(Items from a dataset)
--

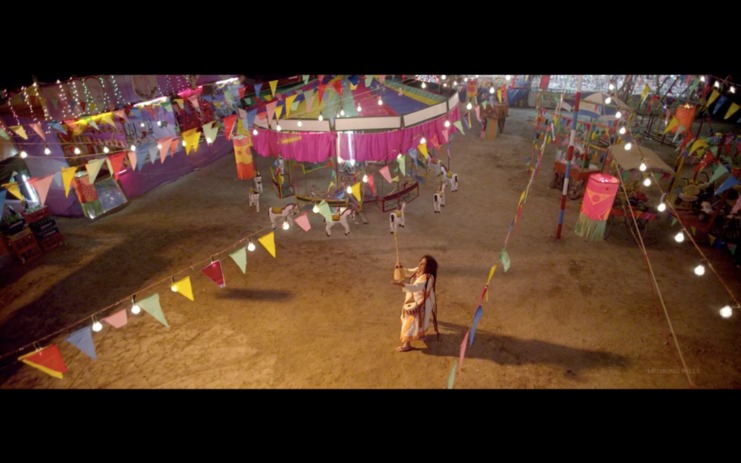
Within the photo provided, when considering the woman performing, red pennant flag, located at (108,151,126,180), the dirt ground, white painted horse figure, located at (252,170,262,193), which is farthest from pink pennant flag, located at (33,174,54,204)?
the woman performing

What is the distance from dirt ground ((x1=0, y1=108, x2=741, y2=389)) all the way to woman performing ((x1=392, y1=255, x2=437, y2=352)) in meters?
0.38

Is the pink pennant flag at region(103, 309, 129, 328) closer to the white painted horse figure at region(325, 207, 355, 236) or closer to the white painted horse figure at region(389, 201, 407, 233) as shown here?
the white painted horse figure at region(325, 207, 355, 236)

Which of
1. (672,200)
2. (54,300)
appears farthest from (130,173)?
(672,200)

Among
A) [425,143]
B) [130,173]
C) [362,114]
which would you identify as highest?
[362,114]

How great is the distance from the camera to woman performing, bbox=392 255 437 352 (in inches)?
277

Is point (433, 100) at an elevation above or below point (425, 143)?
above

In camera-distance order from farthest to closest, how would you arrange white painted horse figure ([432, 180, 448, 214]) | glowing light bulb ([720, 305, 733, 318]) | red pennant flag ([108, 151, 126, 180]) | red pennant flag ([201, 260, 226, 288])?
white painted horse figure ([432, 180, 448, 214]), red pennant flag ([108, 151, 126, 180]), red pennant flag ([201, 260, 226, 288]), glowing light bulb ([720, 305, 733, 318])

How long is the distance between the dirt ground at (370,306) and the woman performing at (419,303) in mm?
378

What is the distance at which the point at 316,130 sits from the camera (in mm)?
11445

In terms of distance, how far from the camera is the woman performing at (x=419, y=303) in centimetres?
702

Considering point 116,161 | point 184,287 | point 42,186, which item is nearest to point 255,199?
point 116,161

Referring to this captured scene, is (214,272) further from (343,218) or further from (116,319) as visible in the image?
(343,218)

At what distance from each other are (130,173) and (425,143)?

--

### What is being asked
Return every line from the one holding "What is the distance from" through the end of the data, exactly as it appears, with both ends kept and nothing else.

### Task answer
What is the distance from dirt ground ((x1=0, y1=108, x2=741, y2=389)) all the way to woman performing ((x1=392, y1=255, x2=437, y2=352)) in meters?
0.38

Is the pink pennant flag at region(103, 309, 129, 328) closer to the white painted horse figure at region(325, 207, 355, 236) or closer to the white painted horse figure at region(389, 201, 407, 233) as shown here?
the white painted horse figure at region(325, 207, 355, 236)

Which of
1. (672,200)
2. (54,300)
appears farthest from (130,173)?
(672,200)

Among
A) [425,143]
B) [130,173]
C) [362,114]
which would you identify as highest?
[362,114]

How great is the distance from the camera to woman performing, bbox=392 255 437 352 (in inches)?
277

Is point (433, 100) at an elevation above or below point (425, 143)?
above

In camera-distance order from farthest to closest, how would you arrange white painted horse figure ([432, 180, 448, 214]) | glowing light bulb ([720, 305, 733, 318]) | red pennant flag ([108, 151, 126, 180]) | red pennant flag ([201, 260, 226, 288])?
white painted horse figure ([432, 180, 448, 214]), red pennant flag ([108, 151, 126, 180]), red pennant flag ([201, 260, 226, 288]), glowing light bulb ([720, 305, 733, 318])

How long is the distance between the dirt ground at (370,306) and the woman performing at (419,303) in mm?
378

What is the distance at which the point at 316,130 sits from the camera (in mm)?
11445

In terms of distance, how far from the camera is the woman performing at (x=419, y=303) in centimetres?
702

Considering point 116,161 | point 184,287 | point 42,186, which item is nearest to point 255,199?
point 116,161

Referring to this captured scene, is (214,272) further from (343,218) or further from (116,319) as visible in the image?
(343,218)

At what distance from each other are (130,173) and (425,143)?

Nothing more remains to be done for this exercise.